L’inquinamento universale da plastica costituisce una questione centrale nell’impegno ecologista del Movimento Azzurro, il quale se n’è occupato attraverso il proprio comitato tecnico- scientifico in occasione dei lavori di preparazione del Premio per l’Ambiente “G. Merli” , poi tenutosi a Roma nel dicembre 2019 presso la sala “Parlamentino Cavour” del Ministero Politiche agricole alimentari e forestali. In quella sede, il il Premio “Giancarlo Merli” è stato assegnato alla Professoressa Margherita Ferrante per l’intensa attività svolta in lunghi anni di lavoro sulle tematiche ambientali particolarmente legate alla salute con specifico impegno di Direttore presso l’Università di Catania del laboratorio di Igiene Ambientale e degli Alimenti, organismo che opera nella ricerca tecno/scientifica a livello internazionale.

La Professoressa Ferrante, elemento di punta del Comitato Scientifico del Movimento Azzurro, è Direttore del Centro di Ricerca Interdipartimentale per l’Implementazione dei sistemi di Acquacoltura e Biorisanamento e in qualità di Membro della Task-Force Ambiente e Salute del Ministero della Salute ha offerto alla comunità scientifica una vasta documentazione attraverso seminari, convegni e pubblicazioni di numerosi studi e ricerche.

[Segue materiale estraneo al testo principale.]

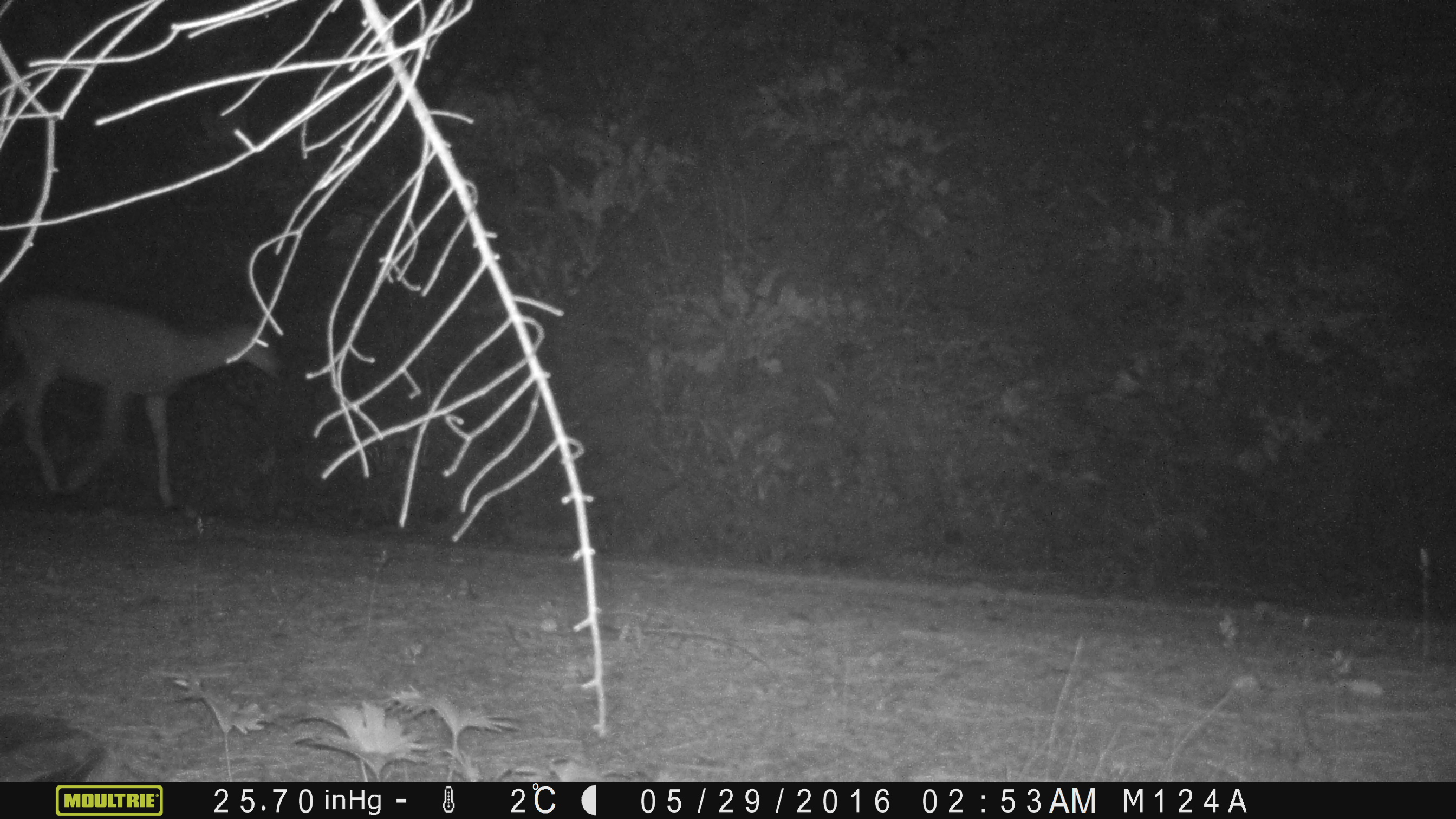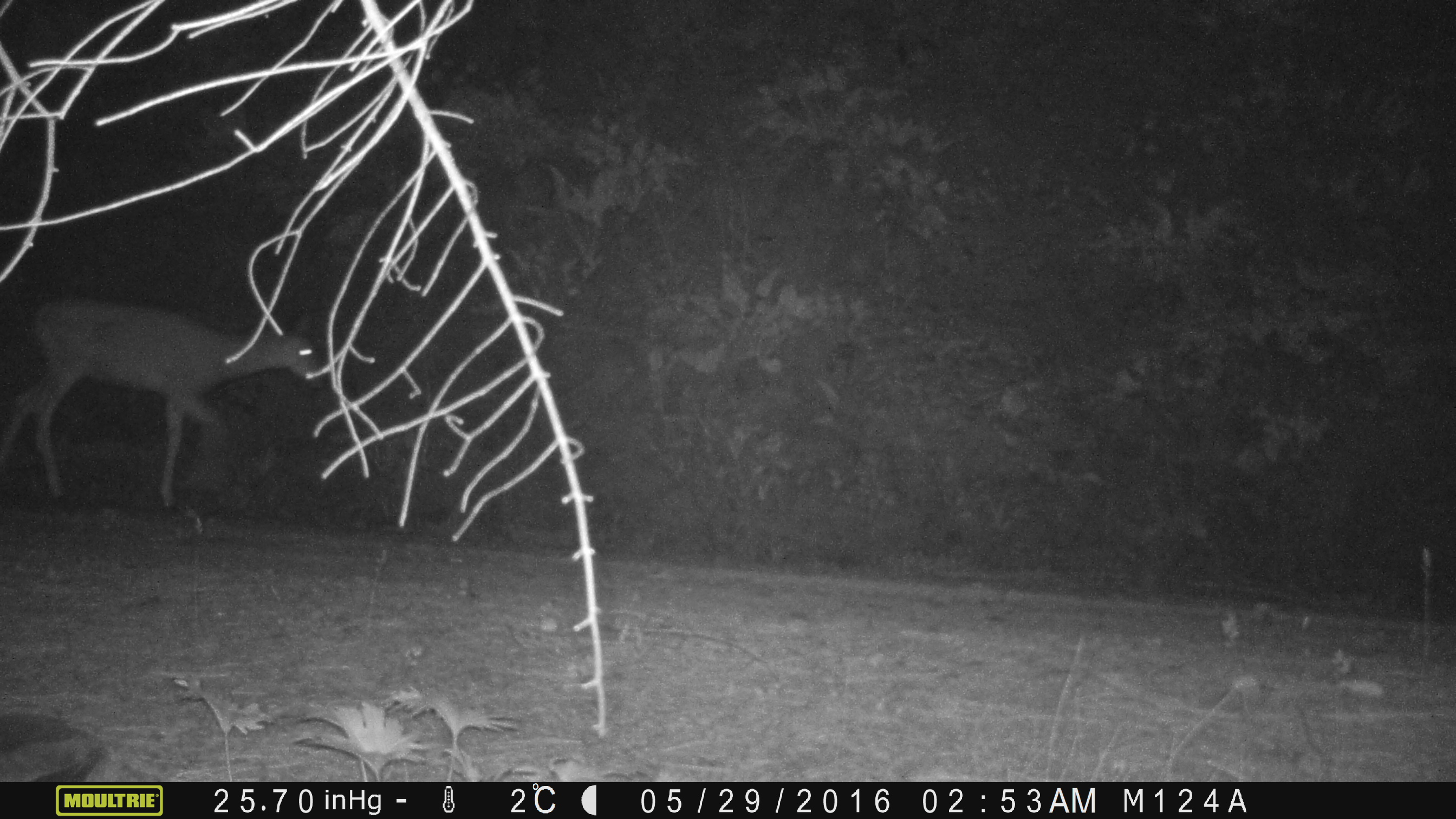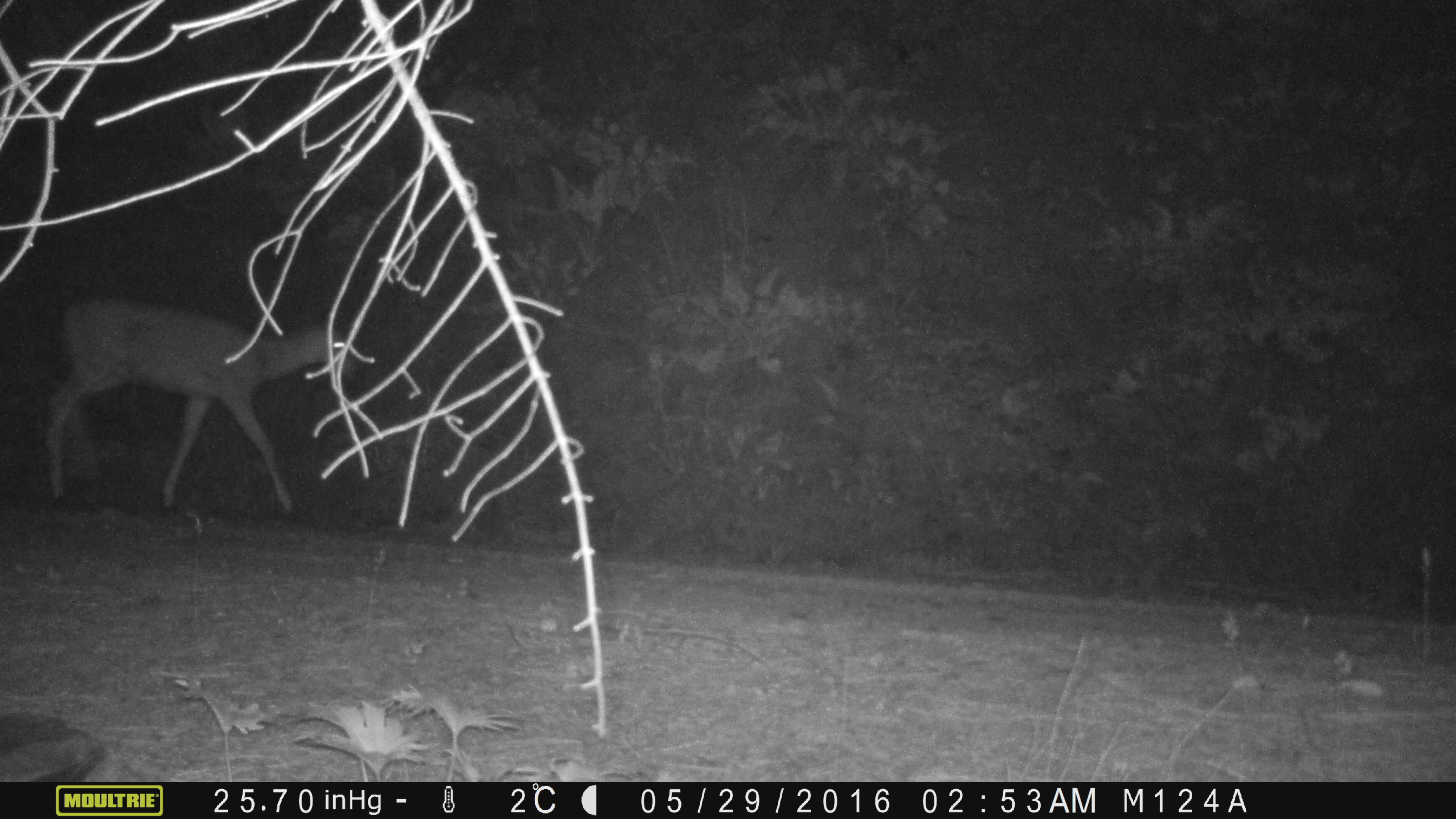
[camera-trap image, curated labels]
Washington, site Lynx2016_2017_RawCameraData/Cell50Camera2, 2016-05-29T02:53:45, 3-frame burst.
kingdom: Animalia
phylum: Chordata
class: Mammalia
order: Artiodactyla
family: Cervidae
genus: Odocoileus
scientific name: Odocoileus hemionus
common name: mule deer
Odocoileus hemionus (mule deer). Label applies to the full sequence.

In particolare ha coordinato l’attività scientifica sulla ricerca di nano e microplastiche nelle acque e negli alimenti, brevettando il primo metodo al mondo che consente di quantificare il numero di nano e microplastiche e realizzando un importante studio con la prima stima dell’introduzione di microplastiche con la dieta, riconosciuto dalla comunità scientifica internazionale e pubblicato da importanti riviste del settore, tra le quali Water Research Journal.

Secondo la ricerca dell’Istituto israeliano Weizmann per le Scienze, poi pubblicata su Nature, nel 2020 c’è stato il sorpasso dei manufatti artificiali su quello degli esseri viventi, la cosiddetta biomassa: 1.100 miliardi di tonnellate contro 1.000 miliardi. La plastica, con i suoi 8 miliardi di tonnellate, è il doppio degli animali. Il nostro Mediterraneo, secondo una ricerca del WWF, è tra i più inquinati. Sebbene contenga solo l’1% delle acque del globo, ospita il 7% della plastica marina, e nei suoi fondali sono stati rilevati livelli elevatissimi di microplastiche: fino a 1,9 milioni di frammenti su una superficie di un solo metro quadrato.

Ma un’inversione di rotta è possibile.

Nel 2020 il Governo italiano ha approvato definitivamente quattro decreti legislativi di recepimento di altrettante direttive europee: si tratta del cosiddetto “Pacchetto normativo sull’economia circolare” che ha ottenuto il via libera dell’Ue nel 2018. È una grande occasione per un cambio di visione: la plastica può non essere un problema irrisolvibile se inserita in processi di economia circolare e di riciclo. In tal senso l’Ue si sta muovendo per imporre una tassa sugli imballaggi in plastica non riciclata. L’Europa potrebbe incoraggiare così nuove strutture circolari a rifiuti zero con incentivi fiscali, ma anche con regolamenti chiari e politiche di approvvigionamento che supportino le imprese a rifiuti zero.